Having a nutrition coach actively coach
families on how to make healthy changes in their diet appears
to help parents and their children improve their nutritional
intake, researchers found.
"Family coaching was well accepted," Damien
Paineau stated, "suggesting that dietary changes
may be sustained in the long term and may lead to improved
However, while dietary coaching led to decreased weight
gain among parents, it did not improve overall indicators
of obesity among children, leading Paineau and colleagues
to suggest that primary prevention of childhood obesity
should not be limited to dietary intervention.
Paineau, manager of scientific studies and coaching for
Nutri-Health, in Rueil-Maimaison, France,
and colleagues assessed how two dietary coaching interventions,
compared with a control group receiving no coaching, impacted
the nutritional intake of 1,013 elementary school children
and 1,013 of their parents.
Over an 8-month school year, the two coached groups were
advised how to reduce dietary fats to less than 35 percent
and increase complex carbohydrates to more than 50 percent
of total energy intake. One group was additionally coached
to reduce sugar intake.
The coached participants had access to a website with
self-administered questionnaires on diet, physical activity,
meal preparation, and quality of life.
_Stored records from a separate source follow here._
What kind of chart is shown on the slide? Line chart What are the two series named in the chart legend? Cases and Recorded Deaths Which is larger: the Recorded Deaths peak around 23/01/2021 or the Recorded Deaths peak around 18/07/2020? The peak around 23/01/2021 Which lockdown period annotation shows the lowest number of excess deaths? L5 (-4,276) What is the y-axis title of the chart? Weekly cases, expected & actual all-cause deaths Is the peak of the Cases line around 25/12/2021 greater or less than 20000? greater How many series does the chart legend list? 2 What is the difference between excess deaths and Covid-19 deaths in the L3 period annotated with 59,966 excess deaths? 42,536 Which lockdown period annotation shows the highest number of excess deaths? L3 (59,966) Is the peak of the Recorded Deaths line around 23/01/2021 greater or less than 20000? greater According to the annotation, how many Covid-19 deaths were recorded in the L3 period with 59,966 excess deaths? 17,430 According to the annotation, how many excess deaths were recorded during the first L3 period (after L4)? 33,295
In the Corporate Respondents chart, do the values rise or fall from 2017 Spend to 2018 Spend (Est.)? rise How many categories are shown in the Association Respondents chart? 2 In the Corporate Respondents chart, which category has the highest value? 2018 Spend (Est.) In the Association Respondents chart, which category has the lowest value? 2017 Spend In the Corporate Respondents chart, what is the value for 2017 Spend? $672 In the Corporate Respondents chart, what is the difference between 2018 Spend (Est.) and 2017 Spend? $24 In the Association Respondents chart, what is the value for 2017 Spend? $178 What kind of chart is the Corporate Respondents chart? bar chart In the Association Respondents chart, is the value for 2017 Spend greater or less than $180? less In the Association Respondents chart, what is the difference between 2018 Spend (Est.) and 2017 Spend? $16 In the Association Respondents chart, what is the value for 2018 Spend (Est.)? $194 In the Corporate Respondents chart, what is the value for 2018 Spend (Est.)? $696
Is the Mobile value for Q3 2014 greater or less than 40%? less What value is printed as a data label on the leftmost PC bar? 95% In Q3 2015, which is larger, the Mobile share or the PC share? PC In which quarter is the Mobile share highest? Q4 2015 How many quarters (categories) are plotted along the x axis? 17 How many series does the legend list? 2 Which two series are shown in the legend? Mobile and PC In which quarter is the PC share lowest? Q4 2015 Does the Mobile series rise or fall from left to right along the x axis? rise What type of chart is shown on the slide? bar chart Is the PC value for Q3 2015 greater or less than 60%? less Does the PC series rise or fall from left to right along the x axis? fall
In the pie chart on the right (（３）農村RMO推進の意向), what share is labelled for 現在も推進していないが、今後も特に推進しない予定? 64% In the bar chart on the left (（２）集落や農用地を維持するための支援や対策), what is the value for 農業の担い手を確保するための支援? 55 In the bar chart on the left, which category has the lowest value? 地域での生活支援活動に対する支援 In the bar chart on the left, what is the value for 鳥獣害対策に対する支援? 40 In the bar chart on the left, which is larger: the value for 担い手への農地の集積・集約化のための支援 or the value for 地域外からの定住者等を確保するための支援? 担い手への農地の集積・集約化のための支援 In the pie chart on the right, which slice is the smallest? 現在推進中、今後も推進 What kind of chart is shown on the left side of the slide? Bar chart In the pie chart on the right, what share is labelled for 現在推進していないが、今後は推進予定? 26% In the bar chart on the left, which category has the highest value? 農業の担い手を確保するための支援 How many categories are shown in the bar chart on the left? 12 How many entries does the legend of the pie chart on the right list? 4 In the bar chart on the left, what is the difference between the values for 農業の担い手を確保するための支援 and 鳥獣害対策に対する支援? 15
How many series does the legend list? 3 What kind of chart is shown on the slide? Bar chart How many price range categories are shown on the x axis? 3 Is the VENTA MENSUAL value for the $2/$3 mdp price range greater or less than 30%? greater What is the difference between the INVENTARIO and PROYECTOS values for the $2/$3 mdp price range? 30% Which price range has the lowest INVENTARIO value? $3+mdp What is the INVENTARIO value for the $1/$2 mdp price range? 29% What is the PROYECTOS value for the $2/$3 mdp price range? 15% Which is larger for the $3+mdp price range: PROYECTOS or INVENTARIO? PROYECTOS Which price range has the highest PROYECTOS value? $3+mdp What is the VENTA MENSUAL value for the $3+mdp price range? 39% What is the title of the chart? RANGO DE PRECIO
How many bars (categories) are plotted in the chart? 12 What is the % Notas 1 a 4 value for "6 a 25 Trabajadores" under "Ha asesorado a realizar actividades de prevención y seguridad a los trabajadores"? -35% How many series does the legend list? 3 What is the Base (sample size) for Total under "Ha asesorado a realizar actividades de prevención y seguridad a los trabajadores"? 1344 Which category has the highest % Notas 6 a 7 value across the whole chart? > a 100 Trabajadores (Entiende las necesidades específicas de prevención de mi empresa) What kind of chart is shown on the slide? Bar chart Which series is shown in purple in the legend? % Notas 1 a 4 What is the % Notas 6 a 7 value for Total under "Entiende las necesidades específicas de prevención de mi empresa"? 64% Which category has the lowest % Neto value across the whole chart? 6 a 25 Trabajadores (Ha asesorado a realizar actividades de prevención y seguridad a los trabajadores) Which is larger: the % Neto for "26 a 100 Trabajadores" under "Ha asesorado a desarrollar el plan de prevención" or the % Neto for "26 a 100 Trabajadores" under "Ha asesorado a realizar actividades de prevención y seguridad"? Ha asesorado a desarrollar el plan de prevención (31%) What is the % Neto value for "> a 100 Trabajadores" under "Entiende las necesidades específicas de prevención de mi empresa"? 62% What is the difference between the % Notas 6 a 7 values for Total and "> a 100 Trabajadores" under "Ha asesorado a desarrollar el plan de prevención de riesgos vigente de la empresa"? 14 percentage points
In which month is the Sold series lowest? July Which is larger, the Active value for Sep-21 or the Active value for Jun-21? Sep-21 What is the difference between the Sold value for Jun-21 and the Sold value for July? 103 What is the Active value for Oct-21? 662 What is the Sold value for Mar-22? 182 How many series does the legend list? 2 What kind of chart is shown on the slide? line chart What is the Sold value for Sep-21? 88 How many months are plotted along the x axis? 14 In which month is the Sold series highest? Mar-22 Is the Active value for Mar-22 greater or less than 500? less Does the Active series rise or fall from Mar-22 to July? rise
The intervention
groups also received monthly, 30-minute telephone calls
from a trained dietician who discussed family eating habits
and provided individualized dietary advice, but offered
no exercise recommendations.
According to a report in the Archives
of Pediatric and Adolescent Medicine, at the end
of the intervention period, children and parents in the
coached groups reached nutritional targets for fat intake;
the children in the coached groups and about 46 percent
of their parents met the targets for carbohydrate intake;
and sugar intake decreased in the group coached to reduce
dietary sugar consumption.
Dietary coaching that accounts for family characteristics
such as social, educational, and economic status, as well
as food preferences, allows for rapid improvement of dietary
intakes, the investigators note. Such coaching may induce
sustainable nutritional changes, they conclude.